Comment en suis-je arrivée à ne plus l'aimer ? ça ne s'est pas fait du jour au lendemain bien sûr, ça se fait graduellement. On ne s'en rend pas compte tout de suite.
Pendant ces "presque" 5 dernières années, j'ai presque mis ma vie entre parenthèses pour poursuivre un but : avoir un enfant. Je voulais lui donner cet enfant qu'il espérait tant. Je voulais connaître la joie d'un autre amour à donner. Je voulais voir la joie de mes parents devenus grand-parents pour la première fois.

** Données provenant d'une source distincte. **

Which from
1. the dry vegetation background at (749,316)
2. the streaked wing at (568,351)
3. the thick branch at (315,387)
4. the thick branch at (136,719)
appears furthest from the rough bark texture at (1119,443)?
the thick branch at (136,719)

Pendant 5 ans j'ai tout essayé : médicaments, injections et enfin fécondations in vitro. Je ne saurais dire le nombre d'heures écoulées chez le gynécoloque, au centre PMA (Procréation Médicalement Assistée), à la clinique. Je ne saurais dire ces heures pénibles à attendre, à espérer. Je ne saurais dire ces instants difficiles à l'annonce d'un échec supplémentaire, ces instants où j'étais seule avec mes questions, mes doutes, mes idées noires, ma tristesse et mon désespoir. Et pourtant, j'ai toujours retrouvé la force de regarder à nouveau devant moi, vers l'horizon. J'ai toujours trouvé la force de donner ce petit coup de talon qui me faisait remonter à la surface pour continuer à avancer. Cette force, c'est en moi que je l'ai trouvée, en moi seule.

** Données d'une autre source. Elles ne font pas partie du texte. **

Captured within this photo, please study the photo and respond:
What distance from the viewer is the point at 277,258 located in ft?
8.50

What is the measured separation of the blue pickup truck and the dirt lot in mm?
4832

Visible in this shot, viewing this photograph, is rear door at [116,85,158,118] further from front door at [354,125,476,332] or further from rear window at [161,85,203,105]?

2006, année pénible mais pourtant riche de rencontres. Cette année a été difficile car j'ai repris les armes pour aller au front. Mais je me sentais déjà si affaiblie, si seule à l'aube de mes 30 ans... je savais que quelques coups bas risquaient fort bien de me faire tomber dans un trou noir. Cette année-là, je me suis autorisée à parler, à me faire des amis, à leur laisser voir quelle personne se cachait derrière l'armure. J'ai beaucoup appris de ces échanges. Sur eux, sur moi, sur la vie. Je sais aujourd'hui que sans eux, je ne serais pas mère aujourd'hui. Ils ont été formidables et j'espère qu'un jour, s'ils ont besoin de moi, je pourrai leur rendre la pareille.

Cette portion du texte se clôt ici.